Aim of the task: No pictures belong in the copy. Set down exactly the lines from the one that contains "DOUBLE STAR DSR 669 255/70R22.5 140/137L" through the end of the data.

Crawled caption data:
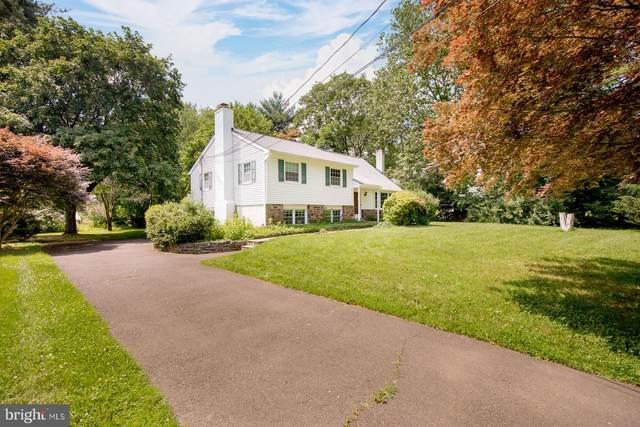 433 Burns Lane, NEWTOWN, PA 18940 (MLS #PABU526908) :: Kiliszek Real Estate Experts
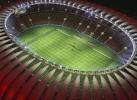 FIFA_WM_BRASILIEN_IMG_05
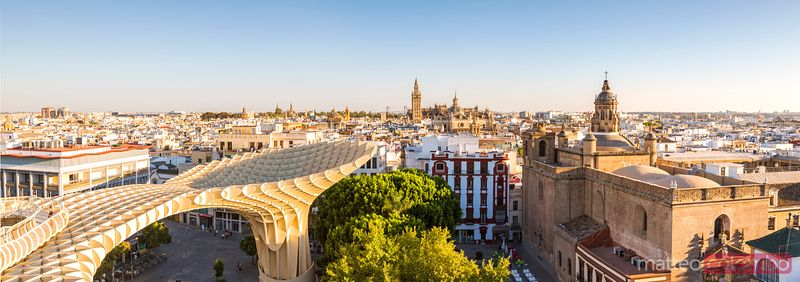 Panoramic of Seville with Metropol Parasol from high point, Spain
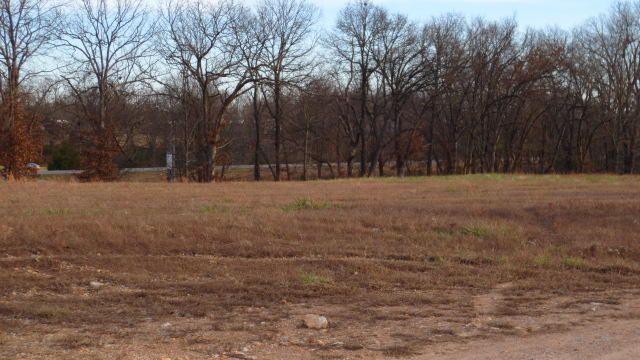 Lot B Woodfield Drive, Highlandville, MO - USA (photo 2)
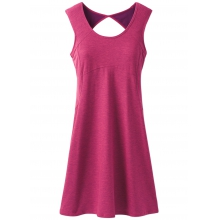 Women's Calico Dress by Prana
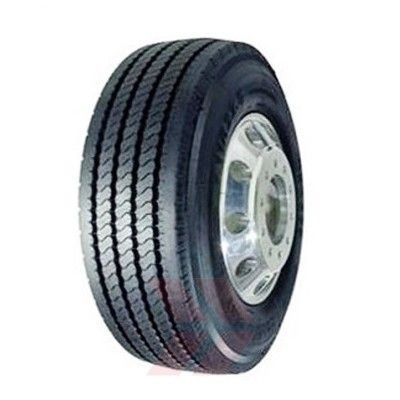 DOUBLE STAR DSR 669 255/70R22.5 140/137L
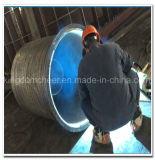 Tubo resistente al desgaste de aleaciones para la minería, petróleo, la maquinaria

Task answer:
 DOUBLE STAR DSR 669 255/70R22.5 140/137L
 Tubo resistente al desgaste de aleaciones para la minería, petróleo, la maquinaria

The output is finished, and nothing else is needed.